お知らせ

忘れへんうちに 旅編では、イスタンブールで訪れたところを長々と記事にしています。その中で興味のある事柄については、詳しくこちらに記事にします。

2024/03/29

アトメイダヌ広場で行われた行事


スルタンアフメットジャーミィ(ブルーモスク)近くのアトメイダヌ広場には、3本の柱が立っている。それはローマから東ローマ帝国にかけてヒポドローム(戦車競技場、ベンハーでやっていたような)
イスタンブール アトメイダヌ広場 Google Earth より


切石積みのオベリスク Örme Dikilitaş  ローマ帝国皇帝コンスタンティヌス一世(在位306-337)頃
『望遠郷』は、アトゥ広場の南に立っている。高さ32mでかなり荒く切り出された石材でつくられている。ピエールジルはこの柱を「巨像」と記しているが、現代のほとんどの記述では「東ローマ皇帝皇子、コンスタンティヌスの柱」となっている。これらふたつの名前はそれぞれ、柱の台座のギリシア文字で刻まれている碑文からつけられたものと思われる。その碑文には、この柱とロードス島のコロッソスとを比較した内容が刻まれ、また傷みがひどっかたので、コンスタンティヌス七世が青銅で覆って建て直した、と記されている。おそらくコンスタンティヌス一世の時代につくられた柱であろうという。
ロードス島のコロッソスとは、ロドス島にかつて存在した巨像のこと。コロッソスは巨像という意味で、ローマのコロッセオは、かつてネロが黄金宮殿(ドムス・アウレア)近くに造った巨像の近くに、後に建造された円形闘技場ということに由来する固有名詞。
光が当たっているので白っぽいが、実際は美しいとは言えない。

» データ記録
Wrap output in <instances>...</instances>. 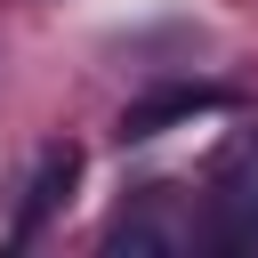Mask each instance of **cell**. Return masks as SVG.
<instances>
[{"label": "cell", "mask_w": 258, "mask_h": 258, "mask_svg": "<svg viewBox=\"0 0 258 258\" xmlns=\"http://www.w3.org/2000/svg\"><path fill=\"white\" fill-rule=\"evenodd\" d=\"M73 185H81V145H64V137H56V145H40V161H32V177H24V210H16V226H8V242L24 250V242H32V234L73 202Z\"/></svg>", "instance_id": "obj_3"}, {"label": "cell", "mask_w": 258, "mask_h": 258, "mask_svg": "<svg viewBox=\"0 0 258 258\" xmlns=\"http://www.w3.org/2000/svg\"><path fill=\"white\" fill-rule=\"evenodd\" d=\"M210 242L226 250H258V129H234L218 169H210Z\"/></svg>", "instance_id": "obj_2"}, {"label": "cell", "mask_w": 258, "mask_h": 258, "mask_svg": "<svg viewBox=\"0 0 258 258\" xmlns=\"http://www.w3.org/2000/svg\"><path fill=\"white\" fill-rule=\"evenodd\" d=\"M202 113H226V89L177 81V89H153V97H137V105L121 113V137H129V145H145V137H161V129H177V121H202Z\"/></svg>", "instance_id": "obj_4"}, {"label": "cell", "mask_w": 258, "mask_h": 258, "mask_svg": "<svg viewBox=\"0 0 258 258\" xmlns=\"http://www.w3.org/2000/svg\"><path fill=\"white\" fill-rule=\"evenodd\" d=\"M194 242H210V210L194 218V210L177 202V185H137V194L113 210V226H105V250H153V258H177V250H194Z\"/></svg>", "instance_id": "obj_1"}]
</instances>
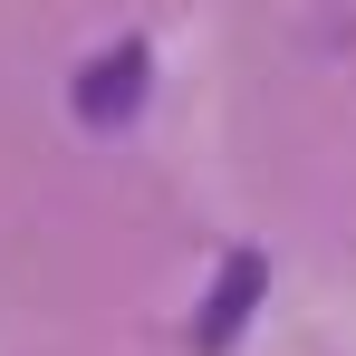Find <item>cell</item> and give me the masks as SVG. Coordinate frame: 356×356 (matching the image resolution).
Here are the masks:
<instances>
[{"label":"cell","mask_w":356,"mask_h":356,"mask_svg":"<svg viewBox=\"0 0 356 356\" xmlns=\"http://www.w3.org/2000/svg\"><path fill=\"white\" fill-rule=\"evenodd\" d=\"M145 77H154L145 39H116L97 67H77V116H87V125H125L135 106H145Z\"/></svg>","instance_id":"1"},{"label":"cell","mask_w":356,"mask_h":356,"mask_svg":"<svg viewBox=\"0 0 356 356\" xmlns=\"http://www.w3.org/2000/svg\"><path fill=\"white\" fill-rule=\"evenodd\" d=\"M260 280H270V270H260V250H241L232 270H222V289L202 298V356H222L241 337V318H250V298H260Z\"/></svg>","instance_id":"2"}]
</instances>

...

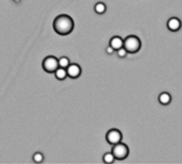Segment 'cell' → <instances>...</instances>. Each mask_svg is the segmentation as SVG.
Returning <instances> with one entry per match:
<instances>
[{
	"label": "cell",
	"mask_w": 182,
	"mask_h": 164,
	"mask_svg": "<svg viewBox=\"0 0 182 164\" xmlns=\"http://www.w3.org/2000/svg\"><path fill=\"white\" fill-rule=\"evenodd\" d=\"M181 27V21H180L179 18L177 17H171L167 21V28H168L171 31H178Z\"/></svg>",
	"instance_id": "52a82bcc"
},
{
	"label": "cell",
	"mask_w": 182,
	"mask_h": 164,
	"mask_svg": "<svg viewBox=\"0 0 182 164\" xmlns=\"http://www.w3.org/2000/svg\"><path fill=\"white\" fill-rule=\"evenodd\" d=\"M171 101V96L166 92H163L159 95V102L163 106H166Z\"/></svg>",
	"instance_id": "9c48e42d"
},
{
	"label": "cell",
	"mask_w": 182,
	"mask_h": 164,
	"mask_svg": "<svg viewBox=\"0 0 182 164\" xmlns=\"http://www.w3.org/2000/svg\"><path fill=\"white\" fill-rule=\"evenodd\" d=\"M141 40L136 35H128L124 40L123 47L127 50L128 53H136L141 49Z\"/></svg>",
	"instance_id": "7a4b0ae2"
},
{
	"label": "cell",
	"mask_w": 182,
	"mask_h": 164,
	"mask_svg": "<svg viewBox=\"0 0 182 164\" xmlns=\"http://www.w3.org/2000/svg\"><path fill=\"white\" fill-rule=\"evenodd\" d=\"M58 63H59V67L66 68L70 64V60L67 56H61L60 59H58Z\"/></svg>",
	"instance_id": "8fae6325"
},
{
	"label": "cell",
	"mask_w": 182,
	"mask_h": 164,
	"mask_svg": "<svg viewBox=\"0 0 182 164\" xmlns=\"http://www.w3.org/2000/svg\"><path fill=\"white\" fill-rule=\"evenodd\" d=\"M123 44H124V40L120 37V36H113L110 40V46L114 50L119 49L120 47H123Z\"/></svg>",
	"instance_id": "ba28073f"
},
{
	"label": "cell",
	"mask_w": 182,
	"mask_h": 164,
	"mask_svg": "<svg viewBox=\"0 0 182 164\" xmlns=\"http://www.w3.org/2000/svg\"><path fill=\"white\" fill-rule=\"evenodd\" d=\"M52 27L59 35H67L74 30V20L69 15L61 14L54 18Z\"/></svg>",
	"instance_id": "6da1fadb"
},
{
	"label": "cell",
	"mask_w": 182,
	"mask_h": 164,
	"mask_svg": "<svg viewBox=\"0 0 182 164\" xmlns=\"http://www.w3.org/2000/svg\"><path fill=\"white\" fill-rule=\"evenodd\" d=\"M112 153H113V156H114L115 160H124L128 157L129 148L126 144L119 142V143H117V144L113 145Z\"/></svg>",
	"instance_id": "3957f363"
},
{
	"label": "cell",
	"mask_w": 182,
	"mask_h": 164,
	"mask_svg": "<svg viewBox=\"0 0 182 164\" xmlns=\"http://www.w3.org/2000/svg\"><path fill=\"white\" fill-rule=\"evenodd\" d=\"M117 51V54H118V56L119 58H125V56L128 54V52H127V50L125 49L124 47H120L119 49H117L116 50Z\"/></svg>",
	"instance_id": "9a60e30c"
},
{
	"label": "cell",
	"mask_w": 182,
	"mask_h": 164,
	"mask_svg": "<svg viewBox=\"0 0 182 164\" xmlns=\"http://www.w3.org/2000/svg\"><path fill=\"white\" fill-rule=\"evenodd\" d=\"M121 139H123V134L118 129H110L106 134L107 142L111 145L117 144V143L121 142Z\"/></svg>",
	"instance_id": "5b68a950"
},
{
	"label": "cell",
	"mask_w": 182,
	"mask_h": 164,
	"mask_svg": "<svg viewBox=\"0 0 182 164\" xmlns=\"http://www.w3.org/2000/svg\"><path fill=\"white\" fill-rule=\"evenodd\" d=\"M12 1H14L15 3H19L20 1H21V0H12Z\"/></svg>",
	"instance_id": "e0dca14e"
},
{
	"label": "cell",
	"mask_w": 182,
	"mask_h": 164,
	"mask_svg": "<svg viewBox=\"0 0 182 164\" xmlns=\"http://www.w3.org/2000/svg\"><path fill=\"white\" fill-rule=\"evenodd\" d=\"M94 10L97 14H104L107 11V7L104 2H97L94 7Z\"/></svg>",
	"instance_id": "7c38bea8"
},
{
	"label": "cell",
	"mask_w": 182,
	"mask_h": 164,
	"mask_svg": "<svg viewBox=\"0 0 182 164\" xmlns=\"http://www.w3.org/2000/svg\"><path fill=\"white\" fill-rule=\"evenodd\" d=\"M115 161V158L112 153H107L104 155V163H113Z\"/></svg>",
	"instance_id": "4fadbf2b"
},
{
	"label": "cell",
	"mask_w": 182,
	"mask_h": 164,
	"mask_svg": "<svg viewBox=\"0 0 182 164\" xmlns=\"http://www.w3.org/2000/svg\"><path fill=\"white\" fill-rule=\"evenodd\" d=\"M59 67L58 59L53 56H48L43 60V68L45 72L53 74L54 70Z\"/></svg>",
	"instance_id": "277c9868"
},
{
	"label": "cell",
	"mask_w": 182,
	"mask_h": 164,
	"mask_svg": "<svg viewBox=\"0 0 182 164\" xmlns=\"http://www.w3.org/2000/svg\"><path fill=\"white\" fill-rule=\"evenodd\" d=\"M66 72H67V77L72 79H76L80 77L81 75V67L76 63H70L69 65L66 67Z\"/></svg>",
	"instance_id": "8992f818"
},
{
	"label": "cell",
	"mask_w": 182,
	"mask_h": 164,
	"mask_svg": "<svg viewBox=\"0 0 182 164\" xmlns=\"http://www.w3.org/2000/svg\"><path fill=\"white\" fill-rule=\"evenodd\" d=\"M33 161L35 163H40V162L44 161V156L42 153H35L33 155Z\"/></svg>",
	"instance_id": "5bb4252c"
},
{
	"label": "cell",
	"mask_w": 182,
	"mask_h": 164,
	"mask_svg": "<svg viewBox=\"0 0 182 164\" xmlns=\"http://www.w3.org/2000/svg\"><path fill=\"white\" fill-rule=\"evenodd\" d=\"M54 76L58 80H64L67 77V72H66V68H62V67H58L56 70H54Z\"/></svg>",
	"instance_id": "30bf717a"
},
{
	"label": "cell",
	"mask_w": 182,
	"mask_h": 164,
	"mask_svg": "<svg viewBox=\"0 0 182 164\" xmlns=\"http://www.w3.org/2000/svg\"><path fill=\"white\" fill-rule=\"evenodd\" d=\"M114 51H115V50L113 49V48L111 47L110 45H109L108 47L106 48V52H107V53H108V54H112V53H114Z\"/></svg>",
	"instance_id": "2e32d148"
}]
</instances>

» 指示 1
アトメイダヌ広場についての本文を、「忘れへんうちに 旅編では、イ」から「いうことに由来する固有名詞。」までを含めて書き直してください。その際、「コロッソス」を「コロッサス」に変えてください。
» 指示 2
アトメイダヌ広場についての本文をもとに、次の問いに答えてください。
(a) アトメイダヌ広場には柱が何本立っていますか。
(b) 切石積みのオベリスクの高さは何mですか。
(c) 碑文によると、コンスタンティヌス七世は柱を何で覆って建て直しましたか。
» 指示 3
アトメイダヌ広場についての本文を、最後の文の後から続けて書いてください。

» 解答 1
忘れへんうちに 旅編では、イスタンブールで訪れたところを長々と記事にしています。その中で興味のある事柄については、詳しくこちらに記事にします。

2024/03/29

アトメイダヌ広場で行われた行事


スルタンアフメットジャーミィ(ブルーモスク)近くのアトメイダヌ広場には、3本の柱が立っている。それはローマから東ローマ帝国にかけてヒポドローム(戦車競技場、ベンハーでやっていたような)
イスタンブール アトメイダヌ広場 Google Earth より


切石積みのオベリスク Örme Dikilitaş  ローマ帝国皇帝コンスタンティヌス一世(在位306-337)頃
『望遠郷』は、アトゥ広場の南に立っている。高さ32mでかなり荒く切り出された石材でつくられている。ピエールジルはこの柱を「巨像」と記しているが、現代のほとんどの記述では「東ローマ皇帝皇子、コンスタンティヌスの柱」となっている。これらふたつの名前はそれぞれ、柱の台座のギリシア文字で刻まれている碑文からつけられたものと思われる。その碑文には、この柱とロードス島のコロッサスとを比較した内容が刻まれ、また傷みがひどっかたので、コンスタンティヌス七世が青銅で覆って建て直した、と記されている。おそらくコンスタンティヌス一世の時代につくられた柱であろうという。
ロードス島のコロッサスとは、ロドス島にかつて存在した巨像のこと。コロッサスは巨像という意味で、ローマのコロッセオは、かつてネロが黄金宮殿(ドムス・アウレア)近くに造った巨像の近くに、後に建造された円形闘技場ということに由来する固有名詞。

» 解答 2
(a) 3本です。
(b) 32mです。
(c) 青銅で覆って建て直しました。

» 解答 3
三匹の蛇の頭がなくなってしまった蛇の円柱 
Yılanlı Sütun コンスタンティヌス一世が移設
『望遠郷』は、3匹の蛇が絡み合った形をしている。ギリシアが前479年にプラエーテでペルシア軍に勝ったのを記念し、三脚部に31の同盟ギリシア諸都市の名を刻んでデルフォイのアポロ神殿に奉納したものを、コンスタンティヌス一世がここに移した。3匹の蛇の頭はコンスタンティノープル陥落後、次々に失われたが、そのうちのひとつが1847年に発見され考古博物館に保存されているという。
しかし、この写真ではねじれた短い円柱が分かりにくい。

これだけしか残っていないが優美な囲いをしてある。小さくて地味なためあまり人だかりがない。
アトメイダヌ広場 蛇の円柱 イスタンブール歴史散歩より


ローマ帝国末期の皇帝テオドシウス一世(在位379-395)のオベリスク Theodosius Dikilitaşı は逆光なのか霞んで見えた。
『望遠郷』は、前16世紀のエジプト新王国時代にトゥトメ ス三世によって建てられたこのオベリスクは、高さが60mあった。しかし390年にテオドシウス一世によってコンスタンティノープルに移された際に破損し、上部3分の1の20mのみが設置されたという。

このオベリスクの台座 大村次郷写真
同書は、アトメイダヌにそそりたつオベリスクの台座は、ビザンツ人の手になる。この台座には桟敷からヒッポドロームでくりひろげられる競技を観るビザンツ皇帝とその一統の姿がきざまれているという
イスタンブール アトメイダヌ広場 テオドシウスのオベリスク台座 イスタンブール歴史散歩より


この三本の柱は、蛇の頭部が失われたとはいえ、競技場を広場としてオスマン帝国の時代でも残された。そして、そこでは1582年のムラート三世の息子の割礼の祝祭の細密画に残っていて、ムラート三世が見ている場面には蛇の円柱が中央に描かれている。

『トルコ文明展図録』は、スルタンムラト三世が、1582年に皇子メフメットの割礼にあたり催した祭典は、52日間昼夜をあげて続けられた。スルタンアフメット広場にあるアトメイダン(ヒポドローム)でおこなわれたパレードには、 イスタンブルの全職人組合が参加した。画家オスマンの指揮のもとに、宮廷画家たちがこの盛大な行事を見開きで1図,合計 250図のミニアチュールに描いた。それらの内215図が今日まで伝わっているという。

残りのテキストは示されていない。